(Records in a dataset)
··········

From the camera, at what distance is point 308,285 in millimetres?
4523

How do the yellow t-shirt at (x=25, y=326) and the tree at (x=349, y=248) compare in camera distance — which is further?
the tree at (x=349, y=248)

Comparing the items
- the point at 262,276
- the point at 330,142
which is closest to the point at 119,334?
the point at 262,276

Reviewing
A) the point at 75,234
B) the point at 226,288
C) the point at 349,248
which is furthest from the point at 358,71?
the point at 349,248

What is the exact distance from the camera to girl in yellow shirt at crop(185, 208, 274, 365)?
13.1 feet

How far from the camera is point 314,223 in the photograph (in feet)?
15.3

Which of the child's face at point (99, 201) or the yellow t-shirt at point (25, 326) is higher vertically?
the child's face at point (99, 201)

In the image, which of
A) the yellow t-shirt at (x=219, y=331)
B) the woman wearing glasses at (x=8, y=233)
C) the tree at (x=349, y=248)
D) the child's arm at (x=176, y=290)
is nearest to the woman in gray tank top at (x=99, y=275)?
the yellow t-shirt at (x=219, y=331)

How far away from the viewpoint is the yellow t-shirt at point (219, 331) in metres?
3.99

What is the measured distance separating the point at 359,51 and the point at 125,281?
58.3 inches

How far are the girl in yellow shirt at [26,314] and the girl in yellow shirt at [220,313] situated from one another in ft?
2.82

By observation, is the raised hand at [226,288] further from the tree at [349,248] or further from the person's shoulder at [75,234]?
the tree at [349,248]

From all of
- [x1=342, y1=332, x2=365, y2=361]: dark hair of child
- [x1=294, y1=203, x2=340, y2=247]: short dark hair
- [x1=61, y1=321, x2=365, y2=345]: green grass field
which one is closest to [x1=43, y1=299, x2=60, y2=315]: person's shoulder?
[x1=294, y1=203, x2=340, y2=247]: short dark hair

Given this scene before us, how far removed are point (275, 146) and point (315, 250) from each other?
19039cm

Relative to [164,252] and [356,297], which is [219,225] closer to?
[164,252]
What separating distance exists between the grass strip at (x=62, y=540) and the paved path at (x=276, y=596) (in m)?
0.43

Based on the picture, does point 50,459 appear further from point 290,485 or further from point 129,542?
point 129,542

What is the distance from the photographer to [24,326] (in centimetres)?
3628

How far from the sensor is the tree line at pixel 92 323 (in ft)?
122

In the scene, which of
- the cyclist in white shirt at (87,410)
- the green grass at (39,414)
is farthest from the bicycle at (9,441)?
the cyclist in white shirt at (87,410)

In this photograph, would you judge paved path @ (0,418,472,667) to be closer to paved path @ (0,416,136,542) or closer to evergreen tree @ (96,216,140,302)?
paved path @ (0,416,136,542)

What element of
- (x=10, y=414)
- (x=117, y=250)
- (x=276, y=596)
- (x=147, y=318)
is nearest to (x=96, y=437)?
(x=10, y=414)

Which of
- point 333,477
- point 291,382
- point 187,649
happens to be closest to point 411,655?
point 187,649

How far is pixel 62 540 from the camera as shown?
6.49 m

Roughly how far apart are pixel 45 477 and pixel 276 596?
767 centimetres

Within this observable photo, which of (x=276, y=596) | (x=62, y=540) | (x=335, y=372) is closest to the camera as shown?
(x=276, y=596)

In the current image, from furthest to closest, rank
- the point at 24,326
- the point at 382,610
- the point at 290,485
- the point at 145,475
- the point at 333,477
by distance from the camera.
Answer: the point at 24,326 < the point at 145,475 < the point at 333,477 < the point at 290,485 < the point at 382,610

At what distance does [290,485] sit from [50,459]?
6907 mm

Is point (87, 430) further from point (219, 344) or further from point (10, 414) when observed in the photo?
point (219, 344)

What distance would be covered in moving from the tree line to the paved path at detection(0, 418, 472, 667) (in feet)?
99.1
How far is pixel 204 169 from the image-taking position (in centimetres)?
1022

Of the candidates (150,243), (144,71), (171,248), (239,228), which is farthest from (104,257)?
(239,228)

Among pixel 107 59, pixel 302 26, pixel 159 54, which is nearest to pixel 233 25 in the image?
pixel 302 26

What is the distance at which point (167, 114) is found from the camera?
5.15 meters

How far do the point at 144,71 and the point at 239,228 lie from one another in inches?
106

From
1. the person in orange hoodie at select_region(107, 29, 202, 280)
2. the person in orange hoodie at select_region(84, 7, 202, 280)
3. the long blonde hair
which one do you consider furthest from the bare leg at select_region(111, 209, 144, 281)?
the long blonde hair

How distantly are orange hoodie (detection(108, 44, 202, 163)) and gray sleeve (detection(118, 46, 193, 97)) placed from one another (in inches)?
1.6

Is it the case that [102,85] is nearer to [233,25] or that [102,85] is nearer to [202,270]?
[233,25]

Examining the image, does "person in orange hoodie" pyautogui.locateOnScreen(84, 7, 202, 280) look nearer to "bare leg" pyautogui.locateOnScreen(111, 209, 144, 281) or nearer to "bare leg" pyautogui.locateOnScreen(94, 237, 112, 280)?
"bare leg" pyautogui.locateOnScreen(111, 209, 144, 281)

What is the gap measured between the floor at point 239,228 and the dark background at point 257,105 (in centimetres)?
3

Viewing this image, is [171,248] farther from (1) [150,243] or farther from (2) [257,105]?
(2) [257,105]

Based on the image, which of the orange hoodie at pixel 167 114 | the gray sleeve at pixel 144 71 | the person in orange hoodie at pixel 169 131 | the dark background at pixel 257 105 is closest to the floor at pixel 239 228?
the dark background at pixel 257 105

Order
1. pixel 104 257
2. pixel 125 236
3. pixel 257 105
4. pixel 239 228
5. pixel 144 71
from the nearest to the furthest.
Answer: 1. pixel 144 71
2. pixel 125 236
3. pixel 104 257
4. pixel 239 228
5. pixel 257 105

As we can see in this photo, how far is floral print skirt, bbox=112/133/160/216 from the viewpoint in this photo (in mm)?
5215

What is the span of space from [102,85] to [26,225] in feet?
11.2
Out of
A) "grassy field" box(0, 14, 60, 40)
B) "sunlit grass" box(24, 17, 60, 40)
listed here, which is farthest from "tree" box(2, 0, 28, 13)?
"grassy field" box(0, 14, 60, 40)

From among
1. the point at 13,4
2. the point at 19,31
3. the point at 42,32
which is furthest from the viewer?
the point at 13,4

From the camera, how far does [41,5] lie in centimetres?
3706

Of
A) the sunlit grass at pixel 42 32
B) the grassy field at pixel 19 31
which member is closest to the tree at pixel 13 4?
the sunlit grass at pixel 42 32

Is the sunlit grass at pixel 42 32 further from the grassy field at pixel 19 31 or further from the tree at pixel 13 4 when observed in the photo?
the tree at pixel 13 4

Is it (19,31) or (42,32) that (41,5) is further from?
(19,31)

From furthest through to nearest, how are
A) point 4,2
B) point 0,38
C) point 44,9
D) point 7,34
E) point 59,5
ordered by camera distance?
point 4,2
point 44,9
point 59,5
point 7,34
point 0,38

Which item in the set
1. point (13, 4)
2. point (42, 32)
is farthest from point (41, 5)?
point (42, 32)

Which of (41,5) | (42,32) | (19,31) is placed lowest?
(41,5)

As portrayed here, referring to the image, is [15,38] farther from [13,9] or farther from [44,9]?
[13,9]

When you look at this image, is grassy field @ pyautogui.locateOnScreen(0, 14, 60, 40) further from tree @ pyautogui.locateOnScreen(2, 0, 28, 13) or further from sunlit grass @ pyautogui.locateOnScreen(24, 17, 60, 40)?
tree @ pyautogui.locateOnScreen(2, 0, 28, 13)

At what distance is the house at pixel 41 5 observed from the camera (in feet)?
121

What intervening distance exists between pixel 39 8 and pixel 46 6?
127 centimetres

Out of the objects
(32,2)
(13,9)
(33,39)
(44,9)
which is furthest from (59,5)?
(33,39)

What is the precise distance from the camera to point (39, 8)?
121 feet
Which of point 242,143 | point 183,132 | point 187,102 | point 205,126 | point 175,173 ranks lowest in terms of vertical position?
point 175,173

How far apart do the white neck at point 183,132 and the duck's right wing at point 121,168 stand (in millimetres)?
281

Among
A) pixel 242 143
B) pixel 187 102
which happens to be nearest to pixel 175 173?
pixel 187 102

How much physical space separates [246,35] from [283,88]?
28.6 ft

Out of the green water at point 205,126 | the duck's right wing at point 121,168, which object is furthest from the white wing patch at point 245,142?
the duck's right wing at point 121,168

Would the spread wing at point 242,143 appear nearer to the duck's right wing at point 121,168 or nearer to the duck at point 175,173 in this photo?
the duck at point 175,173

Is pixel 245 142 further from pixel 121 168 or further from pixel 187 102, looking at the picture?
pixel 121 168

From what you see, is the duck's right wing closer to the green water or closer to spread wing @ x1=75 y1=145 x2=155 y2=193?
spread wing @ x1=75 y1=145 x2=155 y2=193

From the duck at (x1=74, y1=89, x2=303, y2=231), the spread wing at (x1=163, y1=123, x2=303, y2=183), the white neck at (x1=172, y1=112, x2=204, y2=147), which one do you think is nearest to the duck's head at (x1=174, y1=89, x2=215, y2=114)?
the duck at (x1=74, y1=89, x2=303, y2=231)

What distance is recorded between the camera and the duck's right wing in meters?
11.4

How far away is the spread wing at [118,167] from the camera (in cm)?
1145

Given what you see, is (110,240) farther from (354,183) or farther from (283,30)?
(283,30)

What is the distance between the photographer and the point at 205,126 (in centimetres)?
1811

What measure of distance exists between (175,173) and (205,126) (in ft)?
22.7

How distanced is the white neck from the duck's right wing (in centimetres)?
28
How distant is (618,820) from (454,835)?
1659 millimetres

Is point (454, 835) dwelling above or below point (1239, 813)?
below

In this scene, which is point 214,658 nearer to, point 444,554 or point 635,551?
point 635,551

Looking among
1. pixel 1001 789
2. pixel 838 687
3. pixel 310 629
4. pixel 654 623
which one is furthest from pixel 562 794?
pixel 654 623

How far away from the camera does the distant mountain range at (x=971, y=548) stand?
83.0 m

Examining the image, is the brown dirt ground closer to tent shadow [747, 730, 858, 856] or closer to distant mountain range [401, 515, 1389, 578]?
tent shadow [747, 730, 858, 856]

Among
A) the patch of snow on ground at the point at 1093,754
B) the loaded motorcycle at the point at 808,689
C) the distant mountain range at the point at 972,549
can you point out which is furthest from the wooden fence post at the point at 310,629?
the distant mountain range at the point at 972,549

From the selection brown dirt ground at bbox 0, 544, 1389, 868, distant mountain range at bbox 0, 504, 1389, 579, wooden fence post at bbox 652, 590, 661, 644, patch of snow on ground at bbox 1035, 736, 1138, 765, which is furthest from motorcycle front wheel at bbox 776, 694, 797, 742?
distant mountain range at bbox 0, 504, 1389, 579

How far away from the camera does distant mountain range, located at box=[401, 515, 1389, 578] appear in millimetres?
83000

··········

> **Task instructions**: Starting at the line that contains "Examining the image, is" and ending at the end of the material, rename "wooden fence post" to "wooden pole" and keep everything else unchanged.

> **Problem solution**:
Examining the image, is the brown dirt ground closer to tent shadow [747, 730, 858, 856] or closer to distant mountain range [401, 515, 1389, 578]?
tent shadow [747, 730, 858, 856]

Among
A) the patch of snow on ground at the point at 1093,754
B) the loaded motorcycle at the point at 808,689
C) the distant mountain range at the point at 972,549
can you point out which is furthest from the wooden pole at the point at 310,629?
the distant mountain range at the point at 972,549

From the selection brown dirt ground at bbox 0, 544, 1389, 868, distant mountain range at bbox 0, 504, 1389, 579, wooden pole at bbox 652, 590, 661, 644, patch of snow on ground at bbox 1035, 736, 1138, 765, which is furthest from motorcycle front wheel at bbox 776, 694, 797, 742?
distant mountain range at bbox 0, 504, 1389, 579

How far away from the camera does distant mountain range, located at box=[401, 515, 1389, 578] appear in millimetres?
83000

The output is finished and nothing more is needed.